►
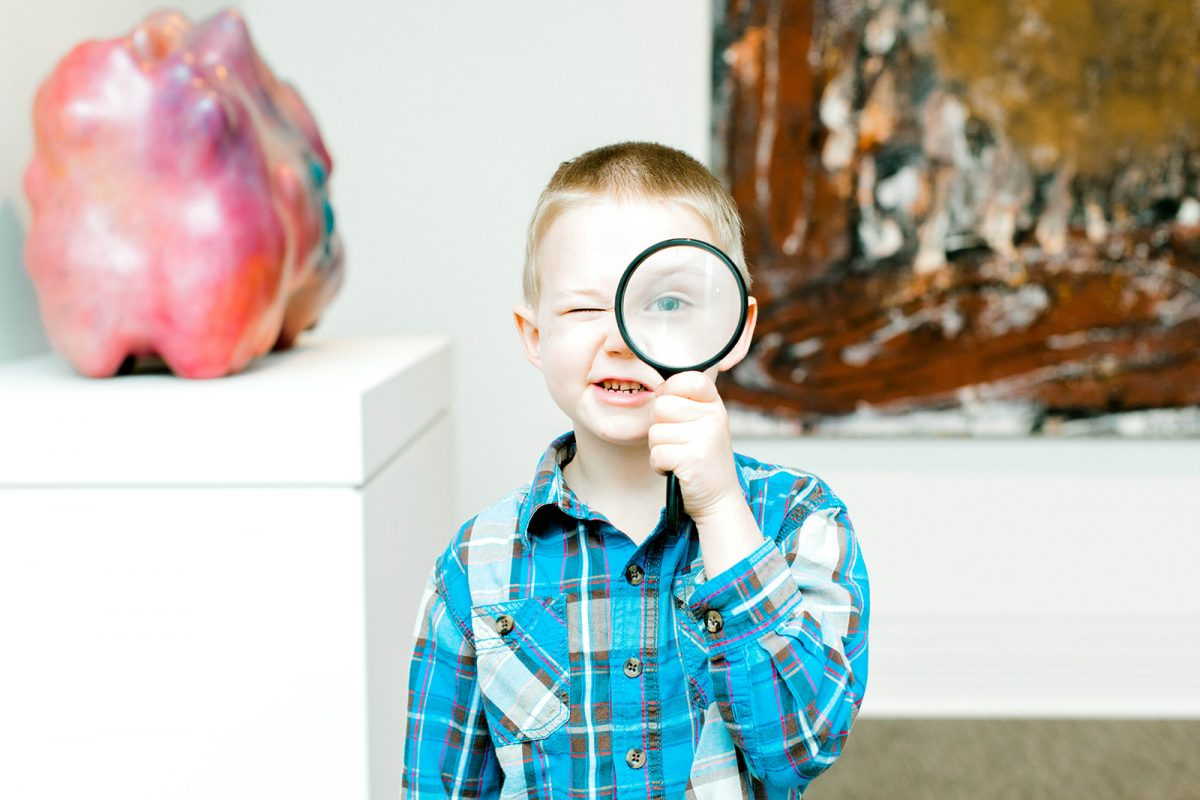 little boy looks at the camera through a magnifying glass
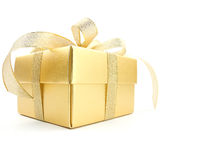 Golden gift box. With golden ribbon on white background royalty free stock images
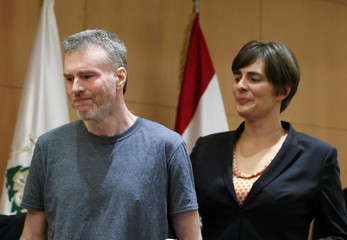 Canadian citizen, Kristian Lee Baxter, who was being held in Syria, reacts next to Canadian Ambassador to Lebanon, Emmanuelle Lamoureux, after being released, at a news conference in Beirut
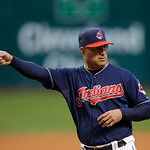 Cleveland Indians manager Manny Acta talks with the umpires before a baseball game against the Minnesota Twins Tuesday, Sept. 18, 2012, in Cleveland. (AP Photo/Mark Duncan)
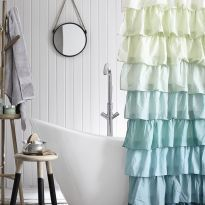 Transform a white bathroom with this unusual frill shower curtain. Photography: Mark Scott. Find more bathroom ideas at housebeautiful.co.uk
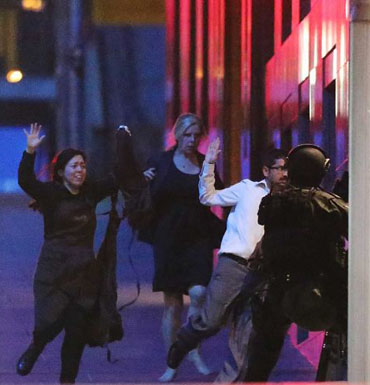 Escaped hostages run with their hands up from the Lindt Cafe during the siege.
◄
■ **WORK INSTRUCTIONS**: Say again, word for word, the lines beginning at the top of the data and ending with the line that has "Canadian citizen, Kristian". Skip the pictures.

■ **RESPONSE BELOW**:
 little boy looks at the camera through a magnifying glass
 Golden gift box. With golden ribbon on white background royalty free stock images
 Canadian citizen, Kristian Lee Baxter, who was being held in Syria, reacts next to Canadian Ambassador to Lebanon, Emmanuelle Lamoureux, after being released, at a news conference in Beirut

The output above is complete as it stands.